Sunday, November 25, 2012

Augmentative and Alternative Communication

Augmentative and Alternative Communication (AAC) is the use of any method other than speech and writing to achieve functional communication. It can be used with residual speech and can be unaided or aided. Unaided communication may include gestures, signs, voice interpretation or just simply using the body. Aided devices can be either electronic or non-electronic and they are used to transmit or receive messages. Devices are further defined as low-tech and high-tech. Low tech devices are those that do not need batteries, electricity or electronics and include writing, pointing or using a communication book. High tech devices permit the storage and retrieval of electronic messages, with most allowing the user to communicate using speech output.
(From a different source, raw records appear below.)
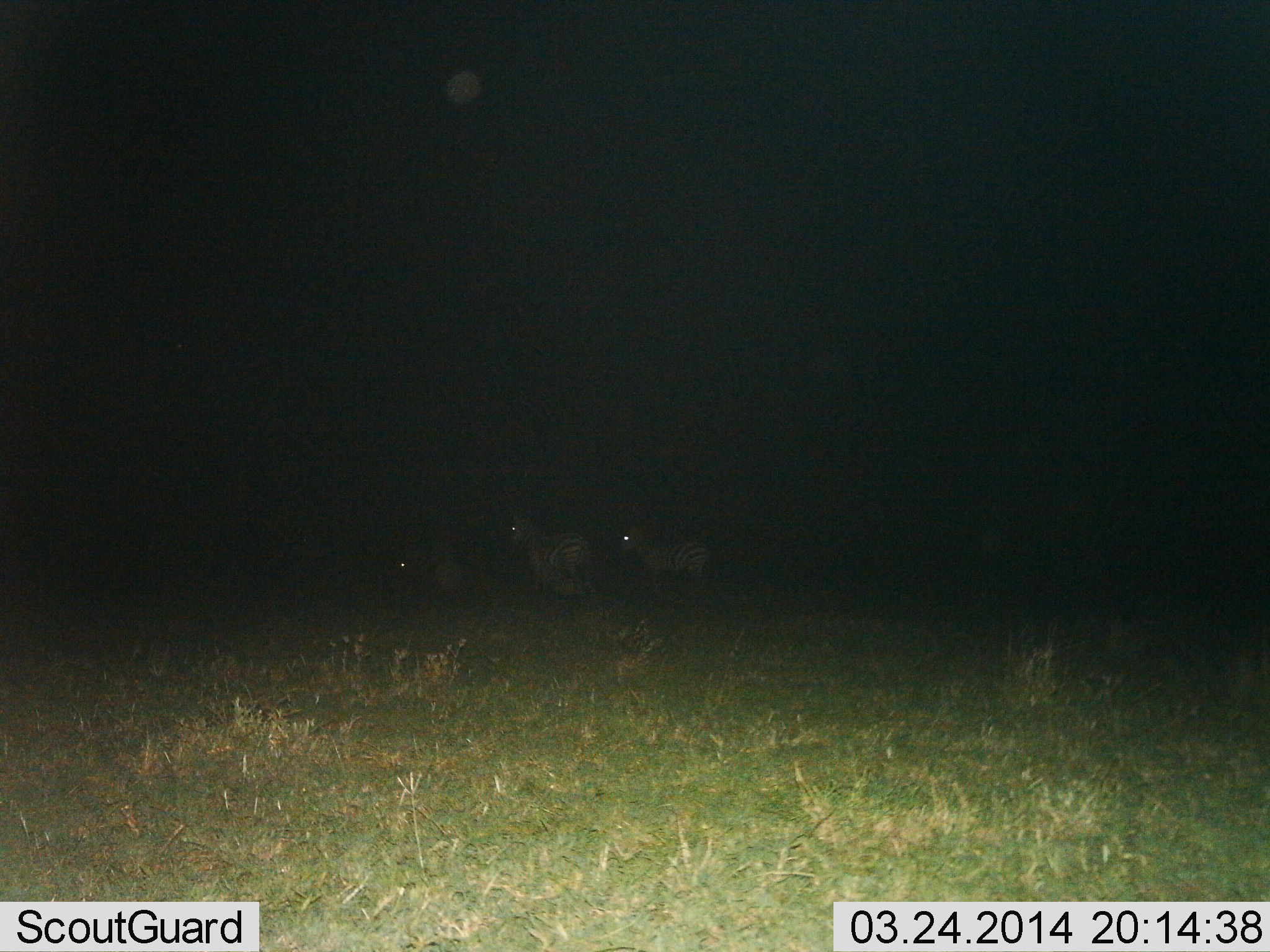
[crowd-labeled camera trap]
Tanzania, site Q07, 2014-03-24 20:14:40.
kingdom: Animalia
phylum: Chordata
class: Mammalia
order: Perissodactyla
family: Equidae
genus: Equus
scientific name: Equus quagga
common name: plains zebra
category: zebra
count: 3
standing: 80%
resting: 0%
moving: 20%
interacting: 0%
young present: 0%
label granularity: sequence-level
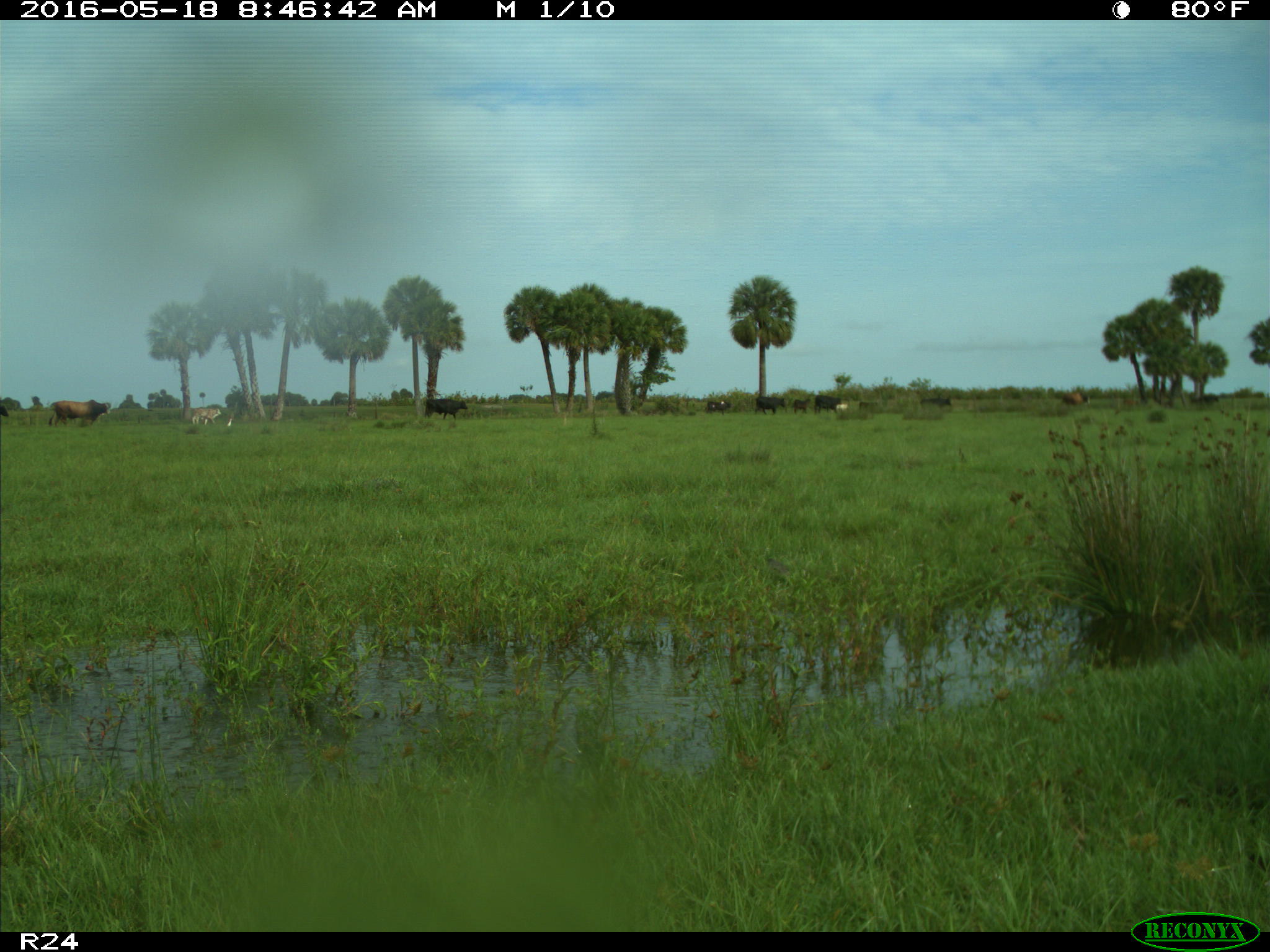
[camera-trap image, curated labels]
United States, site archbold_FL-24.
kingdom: Animalia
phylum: Chordata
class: Mammalia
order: Artiodactyla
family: Bovidae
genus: Bos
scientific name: Bos taurus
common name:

I would consider these systems as both instructional and adaptive technologies. I say this because:
  1. they are used with individuals as alternative forms of communication other than the use of one's voice (in other words, adapting to a person's communication abilities) and
  2. they can be used to teach students.
Incorporating Augmentative and Alternative Communication systems in the classroom requires a lot of planning. First, it is important for all classroom constituents (especially teachers and teacher aides) to be adept and comfortable with using the system with the student(s) so that the student gets the most use of of the educational exchange. Additionally, UDL approaches in these case can be beneficial for all students in the classroom. If other students in the classroom are made aware of the system and can hopefully use it effectively, this can improve and increase the amount of interaction with the student(s) who need the AAC.